Many of these “rescue” proposals are certainly worth considering and may prove useful, but none of the proposals address—or are meant to address—the long-run viability problem arising from the inflexibility of the exchange rate through the shared euro, even as countries with relatively lower productivity growth (such as Greece and Spain and Italy) fall behind other countries in the euro zone in terms of competitiveness in trade. A country such as Greece may find that it has increasingly less it can sell abroad at the fixed exchange rate of the euro, unless what is not done by exchange rate adjustment is brought about by the brutal process of cutting wage rates—even in terms of the national currency—to an extent that would not be otherwise necessary.
In the absence of exchange rate adjustments, competitiveness for the countries falling behind can indeed be recovered through sharp wage cuts and other ways of cutting earnings, thereby reducing living standards more drastically than would be otherwise necessary. This would yield much extra suffering and an understandable resistance. There would also be political resistance to the other “solution” through increased migration of the population—for example, from Greece to Germany. A unified currency in a politically united federal country (such as in the United States of America) survives through means (such as substantial population movements and significant transfers) that are not available to a politically disunited Europe. Sooner or later the difficult question of the longrun viability of the euro would have to be addressed, even if the rescue plans are completely successful in preventing a breakdown of the euro in the short run.
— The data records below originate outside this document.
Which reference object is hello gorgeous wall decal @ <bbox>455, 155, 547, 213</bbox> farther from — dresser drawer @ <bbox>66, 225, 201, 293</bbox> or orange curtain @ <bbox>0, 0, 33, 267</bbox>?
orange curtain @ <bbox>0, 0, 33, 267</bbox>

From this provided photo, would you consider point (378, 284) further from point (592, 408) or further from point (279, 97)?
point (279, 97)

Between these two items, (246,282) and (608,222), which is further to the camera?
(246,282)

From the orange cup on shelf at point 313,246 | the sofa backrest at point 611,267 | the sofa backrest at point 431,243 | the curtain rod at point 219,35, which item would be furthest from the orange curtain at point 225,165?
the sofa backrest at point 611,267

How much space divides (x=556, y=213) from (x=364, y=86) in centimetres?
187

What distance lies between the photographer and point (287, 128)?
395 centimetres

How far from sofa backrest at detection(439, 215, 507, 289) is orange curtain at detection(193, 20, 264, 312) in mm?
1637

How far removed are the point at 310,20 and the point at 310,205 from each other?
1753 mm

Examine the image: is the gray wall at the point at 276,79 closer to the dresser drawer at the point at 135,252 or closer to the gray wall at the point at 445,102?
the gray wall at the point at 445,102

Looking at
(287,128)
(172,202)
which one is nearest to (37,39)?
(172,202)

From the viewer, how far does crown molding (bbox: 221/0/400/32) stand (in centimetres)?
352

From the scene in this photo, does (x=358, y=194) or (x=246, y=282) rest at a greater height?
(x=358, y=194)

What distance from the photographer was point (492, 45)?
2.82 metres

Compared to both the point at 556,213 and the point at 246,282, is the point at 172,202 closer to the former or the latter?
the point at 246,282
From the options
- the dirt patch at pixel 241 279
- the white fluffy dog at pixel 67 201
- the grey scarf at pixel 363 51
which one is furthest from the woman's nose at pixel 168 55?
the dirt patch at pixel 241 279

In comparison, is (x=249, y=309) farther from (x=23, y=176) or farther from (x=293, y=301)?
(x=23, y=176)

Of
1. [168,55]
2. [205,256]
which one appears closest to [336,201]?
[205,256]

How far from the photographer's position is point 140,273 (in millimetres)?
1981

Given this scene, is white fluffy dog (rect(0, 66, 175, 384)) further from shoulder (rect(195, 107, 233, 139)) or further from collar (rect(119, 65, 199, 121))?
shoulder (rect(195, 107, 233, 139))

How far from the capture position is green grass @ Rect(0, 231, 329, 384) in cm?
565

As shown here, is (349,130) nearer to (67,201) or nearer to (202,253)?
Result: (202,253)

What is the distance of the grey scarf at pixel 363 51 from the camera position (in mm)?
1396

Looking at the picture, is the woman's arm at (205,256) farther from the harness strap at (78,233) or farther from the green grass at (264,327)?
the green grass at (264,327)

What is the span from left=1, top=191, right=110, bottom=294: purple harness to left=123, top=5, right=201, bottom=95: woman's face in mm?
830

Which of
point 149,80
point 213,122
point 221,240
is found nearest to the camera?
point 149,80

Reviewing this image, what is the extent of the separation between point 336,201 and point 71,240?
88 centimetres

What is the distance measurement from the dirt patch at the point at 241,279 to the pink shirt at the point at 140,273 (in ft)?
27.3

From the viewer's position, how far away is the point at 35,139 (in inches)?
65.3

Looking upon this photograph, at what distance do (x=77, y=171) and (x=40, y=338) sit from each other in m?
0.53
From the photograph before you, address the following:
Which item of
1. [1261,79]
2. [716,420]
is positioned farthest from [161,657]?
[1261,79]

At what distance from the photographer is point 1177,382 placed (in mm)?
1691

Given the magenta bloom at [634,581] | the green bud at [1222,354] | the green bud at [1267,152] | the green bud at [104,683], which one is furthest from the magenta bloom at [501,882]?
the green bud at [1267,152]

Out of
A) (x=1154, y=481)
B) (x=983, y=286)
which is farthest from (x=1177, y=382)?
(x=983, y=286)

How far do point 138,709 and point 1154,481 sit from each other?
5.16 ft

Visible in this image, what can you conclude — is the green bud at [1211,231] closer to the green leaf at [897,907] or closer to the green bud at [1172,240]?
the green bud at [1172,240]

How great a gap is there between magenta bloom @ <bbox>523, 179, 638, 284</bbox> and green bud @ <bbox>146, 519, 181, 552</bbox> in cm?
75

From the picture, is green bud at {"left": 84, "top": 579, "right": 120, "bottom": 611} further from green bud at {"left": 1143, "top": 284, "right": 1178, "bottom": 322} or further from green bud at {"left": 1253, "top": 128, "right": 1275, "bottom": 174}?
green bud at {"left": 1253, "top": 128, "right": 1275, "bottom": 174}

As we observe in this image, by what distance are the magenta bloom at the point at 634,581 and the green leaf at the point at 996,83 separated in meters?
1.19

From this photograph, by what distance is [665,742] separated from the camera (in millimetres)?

All of this, it seems to me, circles the key point nicely, but without addressing it.
If, as Sen tells us three times, the major problem is exchange rate inflexibility, then perhaps we should do something about it, rather than fannying about with measures to counteract its effects – measures which in any event Sen concedes politically and socially unacceptable.
Now, keeping the euro AND creating exchange rate flexibility doesn’t exactly work, as two or more euro rates simply mean we get two currencies which happend to be called the same thing.
But there is an alternative: the ‘artificial’ devaluation of economies within the euro through the introduction of mutually agreed export subsidies and import tariffs, which allows those countries with relatively poor trade balances to improve them through increased exports (including via limited inward investment based on these export advantages) and through import substitution processes.
Of course the immediate reaction will be that such an arrangement would breach the free trade tenets of the Single Market, and effectively negate the value the European Union/EEA as a trading bloc.
As I set out here, however, that’s not actually the case; Article 32 of the Lisbon Treaty allows wiggle room on the ”prohibition” of “duties on imports and exports and charges having equivalent effect” in cases where there is a need to:
avoid serious disturbances in the economies of Member States and to ensure rational development of production and an expansion of consumption within the Union.
If events we’re witnessing now in Europe aren’t serious disturbances in need of a whole lot of rational development, then I don’t what events are.
The unthinkable about the Single Market needs to become the thinkable. (After all, restriction of movement within the EU, the other key principle underlying the Single Market, has suddenly become thinkable again.)
Amartya Sen at least pointed out main obstacle to euro viability in his recent speech. Now we just need to move that obstacle.